> Selected text

    Just don’t give up… keep you chin up buddy! As Orwell used to say: “Keep the apisdistras flying.”

    • I suppose I have hard time seeing how the workers could become the revolutionary subject, both subsumption and the specialization of labor makes that hard for me to imagine. I completely agree that the wealth redistribution into the fiscal sectors of the economy are maddening.

      Conversely, let us grant the premise that vanguardists said were true: that working class has false consciousness or distortion from capitalism. Again, however, this cuts both ways, it would also mean THEIR consciousness is distorted, otherwise they are special pleading.

      I suppose this leaves me close to an “accelerationist” with some Heideggerian tendencies or Anti-civ tendencies. I say we hit full systems go, try to manage as much as we can and ego-engineer as much as we can, and let us see if it collapses from its own complexity and environmental damage or we transcend it. Because you are right, nothing is changing unless something outside what we commonly think of political, or at least nothing that is not geo-political, without it be made to happen. We can embrace that and try to ride-wave, or we retreat, but I do not think we can deny it. So whatever “left” is left in me is there.

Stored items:

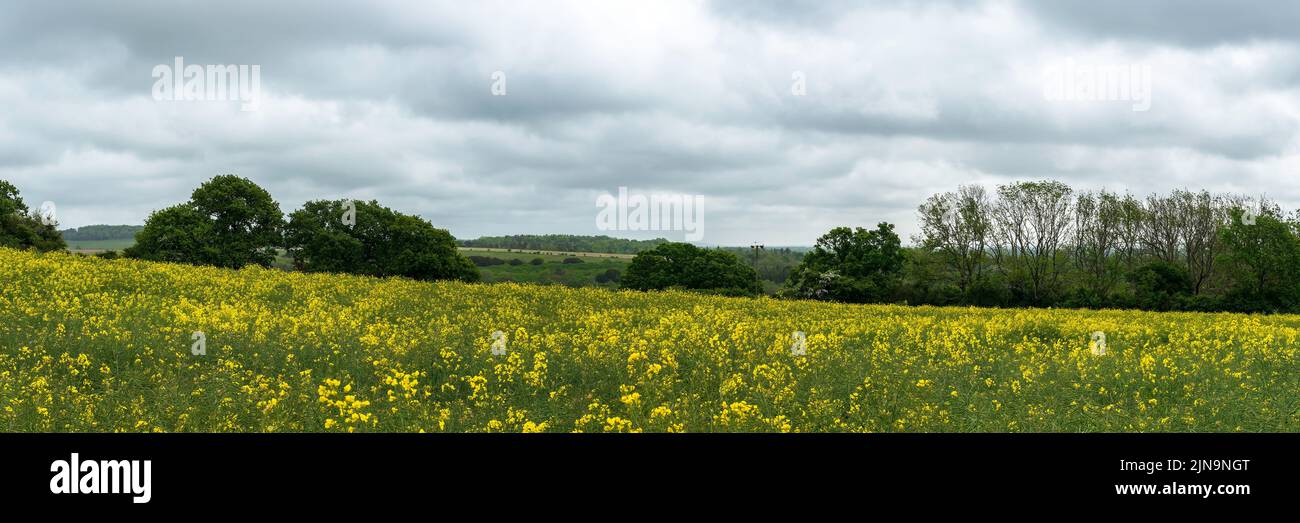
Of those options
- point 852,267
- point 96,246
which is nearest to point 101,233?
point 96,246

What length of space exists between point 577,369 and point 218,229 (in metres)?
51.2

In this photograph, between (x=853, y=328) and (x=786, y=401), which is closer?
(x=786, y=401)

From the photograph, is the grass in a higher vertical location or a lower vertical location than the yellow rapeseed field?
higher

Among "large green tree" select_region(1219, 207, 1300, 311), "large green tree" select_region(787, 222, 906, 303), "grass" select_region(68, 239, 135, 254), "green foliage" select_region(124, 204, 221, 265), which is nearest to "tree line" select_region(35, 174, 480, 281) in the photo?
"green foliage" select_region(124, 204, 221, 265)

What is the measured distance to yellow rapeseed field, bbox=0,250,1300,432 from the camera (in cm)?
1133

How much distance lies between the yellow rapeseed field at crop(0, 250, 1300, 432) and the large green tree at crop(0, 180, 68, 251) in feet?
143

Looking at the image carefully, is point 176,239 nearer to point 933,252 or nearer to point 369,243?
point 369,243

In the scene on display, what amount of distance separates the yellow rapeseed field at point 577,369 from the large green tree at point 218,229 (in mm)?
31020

* * *

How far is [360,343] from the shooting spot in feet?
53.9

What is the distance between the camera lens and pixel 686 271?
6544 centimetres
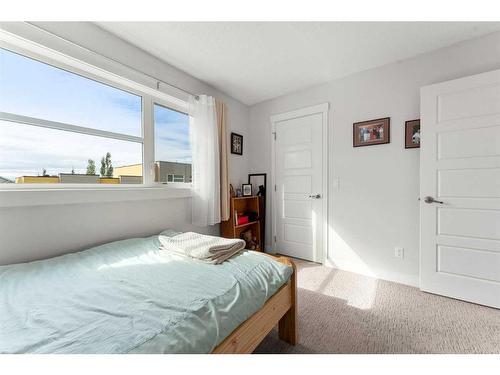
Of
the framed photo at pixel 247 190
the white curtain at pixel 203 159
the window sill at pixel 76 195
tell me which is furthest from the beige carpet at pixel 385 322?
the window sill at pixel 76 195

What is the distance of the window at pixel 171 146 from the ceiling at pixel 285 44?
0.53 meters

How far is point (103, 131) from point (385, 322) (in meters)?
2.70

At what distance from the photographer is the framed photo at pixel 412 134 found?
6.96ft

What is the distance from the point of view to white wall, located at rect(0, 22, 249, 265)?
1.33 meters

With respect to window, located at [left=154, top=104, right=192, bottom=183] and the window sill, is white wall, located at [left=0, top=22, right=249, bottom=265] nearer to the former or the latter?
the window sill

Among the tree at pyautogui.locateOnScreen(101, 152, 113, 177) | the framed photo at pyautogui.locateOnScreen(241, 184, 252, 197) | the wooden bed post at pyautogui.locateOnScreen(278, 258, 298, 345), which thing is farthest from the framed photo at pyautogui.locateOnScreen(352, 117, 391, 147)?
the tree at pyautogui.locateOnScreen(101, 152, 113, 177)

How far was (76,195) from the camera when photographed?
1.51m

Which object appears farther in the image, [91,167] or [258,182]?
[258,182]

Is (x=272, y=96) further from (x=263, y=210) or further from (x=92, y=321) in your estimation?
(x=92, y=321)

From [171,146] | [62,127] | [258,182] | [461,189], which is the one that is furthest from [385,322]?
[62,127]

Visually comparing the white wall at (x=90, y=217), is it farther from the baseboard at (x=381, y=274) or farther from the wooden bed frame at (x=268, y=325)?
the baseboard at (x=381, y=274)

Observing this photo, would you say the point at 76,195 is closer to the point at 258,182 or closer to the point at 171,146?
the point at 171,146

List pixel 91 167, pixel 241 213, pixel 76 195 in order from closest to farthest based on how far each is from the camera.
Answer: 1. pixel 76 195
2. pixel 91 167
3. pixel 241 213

> Your objective
According to the comment on workers and revolution, what two things make it hard for the writer to imagine workers becoming the revolutionary subject?

> Answer below
Subsumption and the specialization of labor.